According to yogic theory the effect of Yoga operates through qualitative alterations in deeper sheaths of consciousness. For instance, according to yogic tradition, mind is of four subtle layers. The ddeepest layer is ‘chitta’ (often defined as stream of consciousness), transformation of which results into experiences of divinity, mystical union, unbounded beauty, and space and time transcendence. Now, existing physical and psychological instruments cannot be capable of measuring subtle changes in these layers of mind. Also, while, effects of Yoga are conceptualized to operate through undetectable body’s nadis or energy vortices residing at astral level of body, the same cannot be accessed through available instruments. Also, due to paradigmatic fixation to obhjectivist scientific enquiry, experiences at the levels of being are either rejected or believed to be ambiguous [59].

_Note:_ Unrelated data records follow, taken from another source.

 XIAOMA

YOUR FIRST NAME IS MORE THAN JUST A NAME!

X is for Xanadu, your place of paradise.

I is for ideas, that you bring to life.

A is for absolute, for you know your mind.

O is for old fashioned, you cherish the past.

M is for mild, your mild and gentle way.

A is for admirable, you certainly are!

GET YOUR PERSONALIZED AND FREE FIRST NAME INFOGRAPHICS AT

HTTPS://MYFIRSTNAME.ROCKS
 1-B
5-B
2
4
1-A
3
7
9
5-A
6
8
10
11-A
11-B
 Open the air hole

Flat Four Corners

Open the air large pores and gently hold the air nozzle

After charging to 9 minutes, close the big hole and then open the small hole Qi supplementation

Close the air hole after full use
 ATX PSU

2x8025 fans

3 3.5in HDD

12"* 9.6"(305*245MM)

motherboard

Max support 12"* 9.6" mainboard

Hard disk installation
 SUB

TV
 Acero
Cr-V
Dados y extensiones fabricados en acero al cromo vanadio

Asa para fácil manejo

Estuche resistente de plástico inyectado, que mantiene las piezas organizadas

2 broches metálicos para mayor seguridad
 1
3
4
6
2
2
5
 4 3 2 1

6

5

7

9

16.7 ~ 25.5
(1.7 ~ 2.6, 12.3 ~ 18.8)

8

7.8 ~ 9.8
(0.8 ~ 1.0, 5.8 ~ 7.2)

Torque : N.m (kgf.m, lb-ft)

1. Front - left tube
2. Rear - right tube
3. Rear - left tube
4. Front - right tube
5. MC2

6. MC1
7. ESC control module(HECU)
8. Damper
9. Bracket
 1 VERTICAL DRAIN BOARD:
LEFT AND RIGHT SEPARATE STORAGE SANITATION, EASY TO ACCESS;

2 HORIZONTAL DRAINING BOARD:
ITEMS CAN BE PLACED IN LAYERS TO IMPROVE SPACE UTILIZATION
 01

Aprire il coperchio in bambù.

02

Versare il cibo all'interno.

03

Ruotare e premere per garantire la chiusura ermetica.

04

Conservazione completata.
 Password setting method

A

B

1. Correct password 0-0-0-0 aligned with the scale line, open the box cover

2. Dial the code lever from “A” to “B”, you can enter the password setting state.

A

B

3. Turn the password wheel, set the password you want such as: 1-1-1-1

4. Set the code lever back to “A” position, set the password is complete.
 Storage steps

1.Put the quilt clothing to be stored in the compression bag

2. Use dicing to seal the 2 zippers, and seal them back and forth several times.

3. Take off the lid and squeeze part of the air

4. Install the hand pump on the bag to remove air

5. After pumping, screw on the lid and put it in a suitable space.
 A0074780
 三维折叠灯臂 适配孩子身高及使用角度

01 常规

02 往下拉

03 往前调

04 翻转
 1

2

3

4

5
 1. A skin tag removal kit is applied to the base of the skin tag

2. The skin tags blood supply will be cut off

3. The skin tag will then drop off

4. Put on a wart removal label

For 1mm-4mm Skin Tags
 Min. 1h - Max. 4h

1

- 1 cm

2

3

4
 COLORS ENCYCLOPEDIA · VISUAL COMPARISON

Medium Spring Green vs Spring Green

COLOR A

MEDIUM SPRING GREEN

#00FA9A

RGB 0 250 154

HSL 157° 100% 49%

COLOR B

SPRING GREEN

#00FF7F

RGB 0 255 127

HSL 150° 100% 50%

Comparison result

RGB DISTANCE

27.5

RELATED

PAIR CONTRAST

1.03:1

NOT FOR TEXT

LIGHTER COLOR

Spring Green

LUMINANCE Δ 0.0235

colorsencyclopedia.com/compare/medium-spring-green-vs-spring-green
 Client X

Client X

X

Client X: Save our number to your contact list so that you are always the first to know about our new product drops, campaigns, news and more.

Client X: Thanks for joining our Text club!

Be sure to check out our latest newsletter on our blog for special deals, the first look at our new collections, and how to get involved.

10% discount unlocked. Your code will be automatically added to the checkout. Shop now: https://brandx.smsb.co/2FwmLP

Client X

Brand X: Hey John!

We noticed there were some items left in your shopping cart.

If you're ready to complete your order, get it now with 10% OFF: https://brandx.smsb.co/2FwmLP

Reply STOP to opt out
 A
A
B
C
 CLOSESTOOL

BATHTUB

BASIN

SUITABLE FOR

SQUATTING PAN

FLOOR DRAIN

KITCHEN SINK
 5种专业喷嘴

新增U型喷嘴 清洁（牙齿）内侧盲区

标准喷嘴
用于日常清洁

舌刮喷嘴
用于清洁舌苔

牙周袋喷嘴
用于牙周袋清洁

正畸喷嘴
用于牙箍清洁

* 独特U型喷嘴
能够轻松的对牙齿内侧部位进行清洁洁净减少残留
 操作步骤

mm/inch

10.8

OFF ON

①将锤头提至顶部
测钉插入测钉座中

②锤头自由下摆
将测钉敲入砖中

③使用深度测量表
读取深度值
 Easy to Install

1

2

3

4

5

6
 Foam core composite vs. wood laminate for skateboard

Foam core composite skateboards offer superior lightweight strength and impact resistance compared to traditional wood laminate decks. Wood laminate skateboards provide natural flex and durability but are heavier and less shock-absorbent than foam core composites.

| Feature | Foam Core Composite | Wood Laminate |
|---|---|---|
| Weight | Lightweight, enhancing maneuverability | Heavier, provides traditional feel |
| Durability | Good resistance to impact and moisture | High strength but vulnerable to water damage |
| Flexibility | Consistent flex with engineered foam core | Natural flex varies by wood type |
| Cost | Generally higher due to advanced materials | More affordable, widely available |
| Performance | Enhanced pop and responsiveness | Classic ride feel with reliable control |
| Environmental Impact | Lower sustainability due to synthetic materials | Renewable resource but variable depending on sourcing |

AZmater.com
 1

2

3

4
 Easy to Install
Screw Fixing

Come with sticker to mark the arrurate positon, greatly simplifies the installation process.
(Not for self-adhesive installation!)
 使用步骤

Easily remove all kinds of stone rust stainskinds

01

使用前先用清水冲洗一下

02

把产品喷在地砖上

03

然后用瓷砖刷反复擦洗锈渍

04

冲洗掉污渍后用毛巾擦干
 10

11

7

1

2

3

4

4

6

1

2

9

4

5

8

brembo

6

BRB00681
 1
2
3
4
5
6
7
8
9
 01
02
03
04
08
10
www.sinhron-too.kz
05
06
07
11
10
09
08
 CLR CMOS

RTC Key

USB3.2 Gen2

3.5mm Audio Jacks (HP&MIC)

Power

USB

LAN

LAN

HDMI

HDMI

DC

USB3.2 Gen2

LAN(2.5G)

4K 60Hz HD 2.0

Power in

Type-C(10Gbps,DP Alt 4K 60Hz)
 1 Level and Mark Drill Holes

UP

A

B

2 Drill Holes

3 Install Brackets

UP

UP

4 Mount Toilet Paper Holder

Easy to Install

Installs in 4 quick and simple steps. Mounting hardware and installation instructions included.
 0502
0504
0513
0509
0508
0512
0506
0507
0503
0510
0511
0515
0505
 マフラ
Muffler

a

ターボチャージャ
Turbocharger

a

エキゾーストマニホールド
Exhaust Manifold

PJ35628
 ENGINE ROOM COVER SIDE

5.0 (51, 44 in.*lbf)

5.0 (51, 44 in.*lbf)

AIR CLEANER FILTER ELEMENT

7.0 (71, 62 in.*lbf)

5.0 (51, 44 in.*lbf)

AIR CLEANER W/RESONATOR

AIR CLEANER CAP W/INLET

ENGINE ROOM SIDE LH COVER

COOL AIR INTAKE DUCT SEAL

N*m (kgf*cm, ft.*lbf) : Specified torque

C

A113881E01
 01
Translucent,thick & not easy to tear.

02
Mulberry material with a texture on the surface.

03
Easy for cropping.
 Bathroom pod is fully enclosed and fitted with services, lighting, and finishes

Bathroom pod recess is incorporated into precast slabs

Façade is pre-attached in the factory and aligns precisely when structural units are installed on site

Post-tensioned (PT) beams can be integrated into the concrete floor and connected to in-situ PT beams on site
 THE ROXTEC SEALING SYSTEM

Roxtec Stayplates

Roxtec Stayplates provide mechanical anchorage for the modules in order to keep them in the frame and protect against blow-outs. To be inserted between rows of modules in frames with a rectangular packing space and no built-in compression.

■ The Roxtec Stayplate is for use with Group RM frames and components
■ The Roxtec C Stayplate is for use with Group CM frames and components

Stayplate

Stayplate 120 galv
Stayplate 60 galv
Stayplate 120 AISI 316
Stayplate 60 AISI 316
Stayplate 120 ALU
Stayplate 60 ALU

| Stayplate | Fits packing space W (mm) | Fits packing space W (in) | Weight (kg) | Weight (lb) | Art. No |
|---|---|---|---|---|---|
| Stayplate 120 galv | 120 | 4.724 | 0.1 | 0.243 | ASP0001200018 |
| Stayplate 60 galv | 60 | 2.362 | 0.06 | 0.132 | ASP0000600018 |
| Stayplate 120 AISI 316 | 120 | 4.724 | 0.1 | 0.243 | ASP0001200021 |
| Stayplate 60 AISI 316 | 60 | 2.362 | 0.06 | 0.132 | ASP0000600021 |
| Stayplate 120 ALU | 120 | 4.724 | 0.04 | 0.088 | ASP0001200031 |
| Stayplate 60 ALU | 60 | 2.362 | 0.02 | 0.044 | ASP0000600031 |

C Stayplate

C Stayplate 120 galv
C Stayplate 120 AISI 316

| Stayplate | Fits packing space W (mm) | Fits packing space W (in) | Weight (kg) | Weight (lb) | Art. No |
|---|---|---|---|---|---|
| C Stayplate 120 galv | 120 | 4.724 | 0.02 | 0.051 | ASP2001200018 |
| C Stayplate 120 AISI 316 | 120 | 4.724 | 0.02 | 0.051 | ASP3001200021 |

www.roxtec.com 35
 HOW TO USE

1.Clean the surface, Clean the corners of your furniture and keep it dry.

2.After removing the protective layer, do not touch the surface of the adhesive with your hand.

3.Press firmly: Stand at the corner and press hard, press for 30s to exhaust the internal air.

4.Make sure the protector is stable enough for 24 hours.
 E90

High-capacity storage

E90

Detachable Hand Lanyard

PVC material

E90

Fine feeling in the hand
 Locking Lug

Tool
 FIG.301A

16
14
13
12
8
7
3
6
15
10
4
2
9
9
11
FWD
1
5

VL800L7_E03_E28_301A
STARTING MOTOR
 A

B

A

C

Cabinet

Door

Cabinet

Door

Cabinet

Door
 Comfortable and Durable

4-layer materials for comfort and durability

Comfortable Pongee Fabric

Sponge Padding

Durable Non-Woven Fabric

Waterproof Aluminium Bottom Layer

Yoga identifies the notion of mental health and its causes rather differently. According to it, all kinds of suffering results from our identification with the body. Now, in yogic terms, this identification is a key mechanism to explain the difference in the effects of yogic practices for different individuals. But, challenge would be to articulate its asessment.

To gain the benefits of Yoga, a person needs to be motivated to practice. According to yogic theory, with enhancement of motivation, benefits of yoga are maximized. Now the problem is that if researchers get involved in motivating subjects then how will they be able to avoid intrusion of biases due to direct engagement of experimenter? And if not then how to overcome the effect of drop-out rate in any experimental research. Also, in view of individual variation in motivation level, researchers remain perplexed about the relevance of generalized statements for the outcomes of engagement in Yoga.

A researcher does not act in oblivion but in the midst of contextual influences. The act of interpreting particular form of Yoga is often given varied orientation by socio-political debates and controversies. In such a backdrop, a researcher often gets baffled with the task of what to research on and what not to research. The researcher may be preoccupied by certain type of perception due to his/her training in particular type of research and disciplinary tradition; which may further prevent from unearthing the culturally sensitive mechanisms underlying the practice of Yoga.

Conclusion

This review suggests huge potential of Yoga for mental health. Yoga can empower individuals’ positively to take charge of their own psychological wellness and save a large expenditure for treatment and prevention of mental health problems. Yoga can take the form of a new therapy for curative, preventive, protective and promotive objectives at schools, hospitals, health care centers and in family. It can offer immense help in sustaining wellness, addressing concerns related with increasing suicidal tendencies due to examination anxiety, deal with frustration and conflicts in society and to opt career choices with full awareness of one’s own abilities and potentials.

Psychology researchers need to play an important role to increase awareness of different forms of Yoga and associated benefits and bust negative stereotypes related to Yoga. We need to unearth the psychological relevance of different ethical and moral guidelines espoused in different yogic traditions. Also, researchers need to work on environmental and individual constraints in the practice of Yoga. To this end researcher has to experience Yoga not only from a third or second person’s view but also as a first person. For this, there is a need for greater collaboration between practitioners and researchers. Eclectic use of quantitative and qualitative approaches of research can help to demystify Yoga and make it possible to be accepted as one of the suitable personalized form of therapy and approach for psychological welfare of human being.